You’re Not Entitled to Success

I did one of those things the other day where I said something on Twitter without really thinking about it and then it became a thing and I had to make sure I hadn’t done a bad thing. Here’s the facts:

I’ve been pretty annoyed with the editorial board of the NYT since forever but also increasingly over time to the point that I cancelled my subscription recently. It’s all the more frustrating because I would die to be an editorialist, and yet one of the best publications ever seems resigned to hire some of the stupidest and least literate people available. Anyway: last week I found out that they had hired a new editorialist for their tech section who is notorious for having bragged about having Nazi friends. She positions herself on the “left” of the political spectrum, but subscribed to this theory that if one makes friends with Nazis and engage with them in conversations then it might moderate their beliefs and behaviour. I, by contrast, subscribe to the belief that people who are hostile to others on the basis of race or religion shouldn’t be permitted in polite society. I can’t imagine calling anyone a friend who is hostile to the freedoms of any of my other friends. Not least of all because I can’t imagine wanting to spend time with such a person, and I question the real beliefs of anyone who would choose to spend time with such people.
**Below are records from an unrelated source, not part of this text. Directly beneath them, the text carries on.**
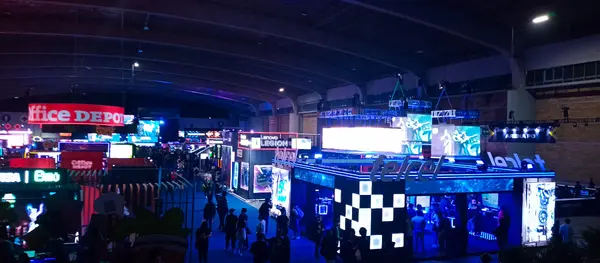 GamerGY CDMX (78).webp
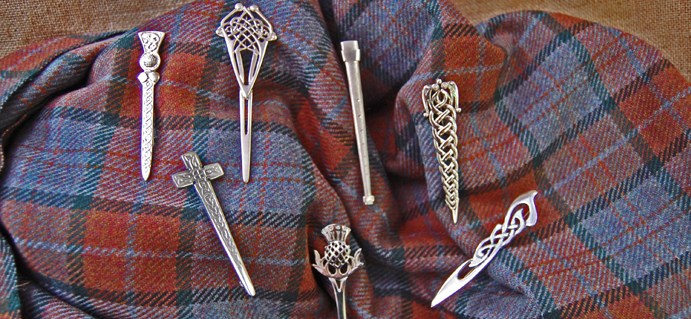 kilt pin large header.jpg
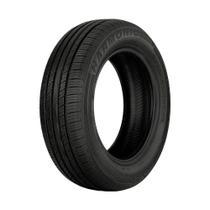 Pneu Speedmax Aro 15 SPM226 185/60R15 88V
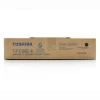 Toner Original Toshiba Black, T-FC28EK, pentru E-Studio 2330|2820|3520|4520, 29K, incl.TV 0.8 RON, &quot;T-FC28EK&quot;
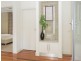 2 Vansittart Place, Beaumont SA 5066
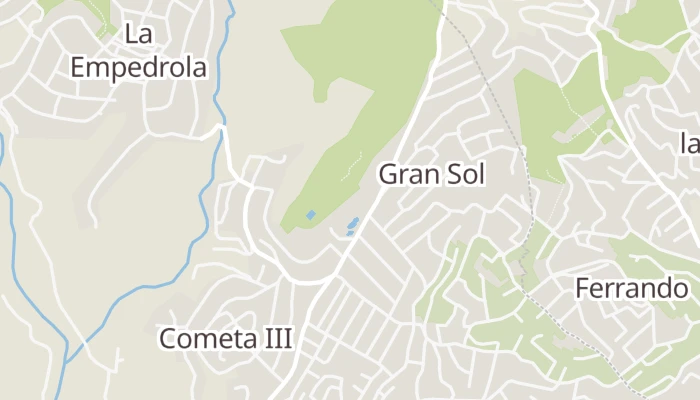 Mapa /> </a> </div> <div class=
So I said: “Did you just not have any non-Nazi-sympathizing applicants, or…”. And then, within a few hours, the NYT fired her. Not because of me, but because of the overwhelming number of people who shared the same sentiment. At which point the satire was complete: an editorialist hired to discuss the consequences of technology gets flamed online about her online history and is almost immediately fired.

The editorialist then took to Twitter to essentially admonish those who had participated in the campaign to get her fired. We’re powerful, she told us, and we had changed the lives of her and her family.

And so I thought about it. Was the woman who had bragged about being friends with Nazis, and about the fact that those Nazis might be less likely to hurt people based on race by virtue of their friendship, really trying to unironically accuse me of having participated in a lynch mob for holding her accountable for those choices? It seemed more accurate to see what happened as: a woman built her career by being *shocking* at the expense of marginalized people, but wanted the world to forget all that as soon as it became inconvenient and despite that she never renounced those choices. She could have chosen to come to terms with the fact that she had made some career limiting decisions in favour of immediate gratification, but instead she chose to play the victim: portraying this highly prestigious position as being her right and being held to account as an assault.

It reminded me of that Logan Paul controversy. Even Chrissy Teigen came to his defence, saying that people’s careers shouldn’t be ruined just because they made an ethical mistake. What in fact happened was that a Youtube star made the decision to try to get attention for his Youtube channel by posting a video of a body he’d found a man who’d presumably committed suicide, and was surprised to find out that he’d miscalculated the repercussions of that choice – not the ethics of it. There are a million teenagers behind Logan Paul in line to be the next big Youtube star, and I have absolutely no sympathy for those who trip over their own dicks and fall from grace. They were privileged to have experienced that kind of success at all, but one doesn’t become entitled to that kind of success just because they’ve attained it for some length of time.

I participated in the litigation against a guy who made his fortune claiming that he could get extraordinary returns for investors, but whose ability to offer results only lasted as long as the stock market was booming and who ended up losing peoples’ entire life savings. He didn’t “make a mistake”; his downfall was tied directly to what had made him “successful”. Likewise, people whose careers are going down in flames over revelations of past improper behaviour didn’t make a “mistake” – they perpetuated a system of abuse which benefitted them and people like them at the expense of those who they didn’t imagine would ever have the power to hold them to account. Again: their “mistake” wasn’t to misjudge the ethics of the situation, it was a miscalculation about the potential consequences of that behaviour.

To the extent that someone makes an honest mistake and is willing to take responsibility for it, I tend on the side of giving people a second chance. But sometimes people only deserve that kind of forgiveness to the extent that they are willing to bear the consequences of their actions, even to the point of giving up their positions of privilege.